I sort of tend to agree with blendo75, but with some big caveats. I end up rehashing my feelings on the unreleased stuff occasionally, I guess it's time again now that things seem to be heating up again.
I feel that Play By Numbers is the only one to have had an actual local limited release. It's the only one that was pressed to CD on its supposed initial release, there's a couple anecdotes of people having recognized the artwork from the local record stores, and according to interviews, it was the first time they used the name Boards of Canada (I think they said 1994, not this specific release, so its reading between the lines) at that point, they were probably just now making a go at being a shoegaze band, the stuff they'd doodled around with and put on Catalog 3/Acid Memories/Closes Vol 1 was totally different.
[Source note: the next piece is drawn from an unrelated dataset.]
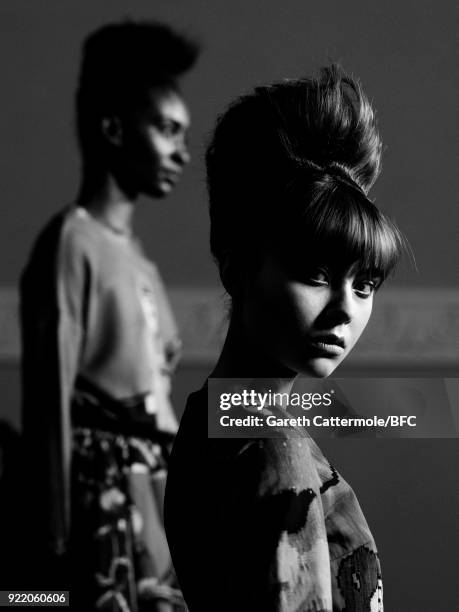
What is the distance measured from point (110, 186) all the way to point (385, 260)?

Hooper Bay seems like it was probably a dry run for Twoism, it was supposedly pressed to vinyl as well. Maybe they didn't like how it turned out. Maybe they didn't have confidence in their sound yet - its a total 180 from what they were just doing and I'm sure it was back to just the Sandisons at this point, maybe Chris Horne too. The decision to change it up so much is really interesting to me. Did they eat some acid, start listening to SAW2 and decide to watch that tape of Sesame Street that turned into such a goldmine of samples? Anyways, vinyl seems like the largest commitment, format-wise so it seems weird to press it to vinyl and then do nothing with it. Maybe a few copies did go out to local shops, who knows. Twoism was distributed on vinyl to members of a mailing list and that's how it became known, so its weird that they committed to vinyl for Hooper Bay but made no attempt to distribute it.
Maxima and Old Tunes were sent out as demos to record labels and given to friends and family as well. The reason they leaked was because it wasn't just friends and family in this case. The former was a more developed picture of their modern work, Old Tunes is likely the less developed sketches that were a mix of things made prior and after Play By Numbers that didn't get onto any of those supposed "proper" releases. It's hard to tell what was made when, since PBN is really just an aberration in their catalog. They went back to making the same type of music, albeit better written and with more of their trademark flourishes now in place, so I feel they just mixed together the stuff that was contemporary but didn't make the cut for Maxima along with some of their other old music.
My theory on R35TT is still that its a compilation of the best and most consistent work from those "proper" unreleased tapes. It's Goldilocks, it's just right. Old Tunes veers erratically from juvenile ephemera to mind blowing stuff like Boqurant/5.9.78, Kiteracer 2 and I Will Get it Tattooed but R35TT is just all killer no filler. It's somehow more developed than most of the OT but also more primitive at the same time. Very hard to explain for me but its fantastic.
With regard to Catalog 3/Acid Memories/Closes Vol. 1 and the associated artwork "controversy", I think it's really simple. These things were just simple handmade cassettes along the lines of the OT prior to 1997. Their website in 1998 only listed Acid Memories, Play By Numbers and Hooper Bay. No reference to any CD releases other than Play By Numbers. However, Acid Memories did have its CD shaped artwork and "Boards of Canada" titling (whose name did not exist when it was supposedly created) at that time so its safe to assume that Acid Memories was put to CD at the same time as the others, it just didn't say anything about it in the entry. Maybe a year later, Catalog 3 and Closes Vol 1 were added to the website, along with a note about their CD reissue in 1997. Basically, my thought is that in 1997, they pressed (burned?) all 3 of them to CD, gave them proper covers, had a Red Moon party to celebrate signing to Warp and handed them out to friends, never to be sold in a store. The end.